# EXTRACT:
········

How to check if two template parameters are exactly the same?

Question

How do I modify the following function template so that it returns 42 if template parameters T and U are exactly the same type?

template<typename T,typename U>
int Foo()
{
  return 0;
}

Answer 1

Using std::is_same can provide the desired behaviour:

#include <type_traits>

template<typename T,typename U>
int Foo()
{
    return std::is_same<T, U>::value ? 42 : 0;
}

Answer 2

An idiomatic way is to delegate the work to a helper function object in a detail namespace that you can partially specialize for the case where T is the same as U (or for any other compile-time pattern that you can use in class templates).

········

# SUPPLIED DATA:

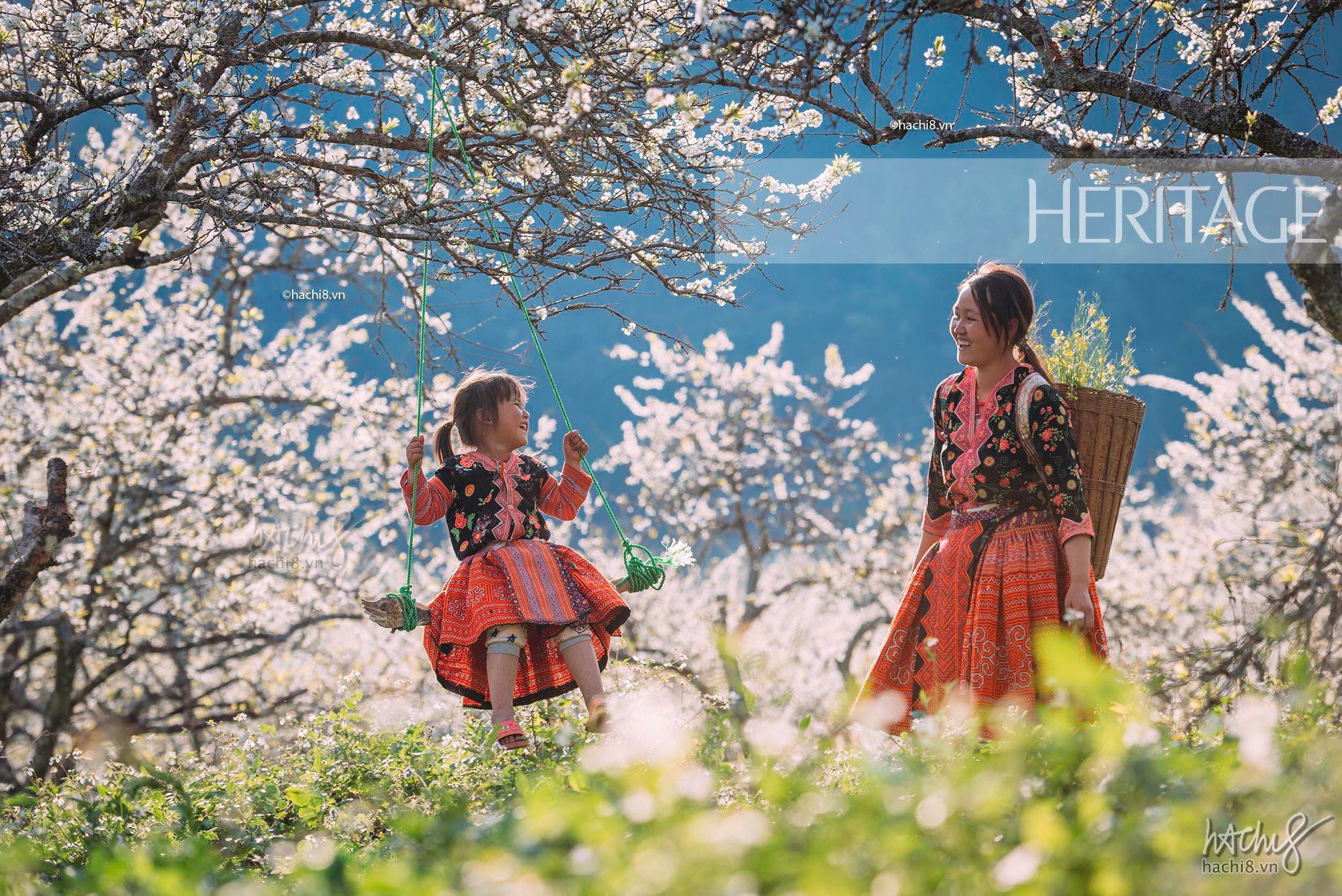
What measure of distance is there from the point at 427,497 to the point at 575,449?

········

# WRITTEN REQUEST A:
Reproduce, word for word, the passage of the C++ template thread that opens with the words containing "How to check" and closes with "the same type?".
# WRITTEN REQUEST B:
Write the next part of the C++ template thread, picking up after its last sentence.
The listing isn't needed for any of this.

# RIGHT ANSWER A:
How to check if two template parameters are exactly the same?

Question

How do I modify the following function template so that it returns 42 if template parameters T and U are exactly the same type?

# RIGHT ANSWER B:
namespace detail {

template<typename T, typename U>
struct foo
{
     int operator()() const
     {
         return 0;
     }
};

template<typename T>
struct foo<T, T>
{
     int operator()() const
     {
         return 42;
     }
};

} // namespace detail 

template<typename T, typename U>
int Foo()
{
     return detail::foo<T, U>()();
}

For functions which also have deducible arguments (e.g. a Foo(T x, U y) would) this combines the power of argument deduction of function templates, and the specialization capabilities of class templates, without users every being the wiser (well, you need the convention that they do not call anything from namespace detail directly)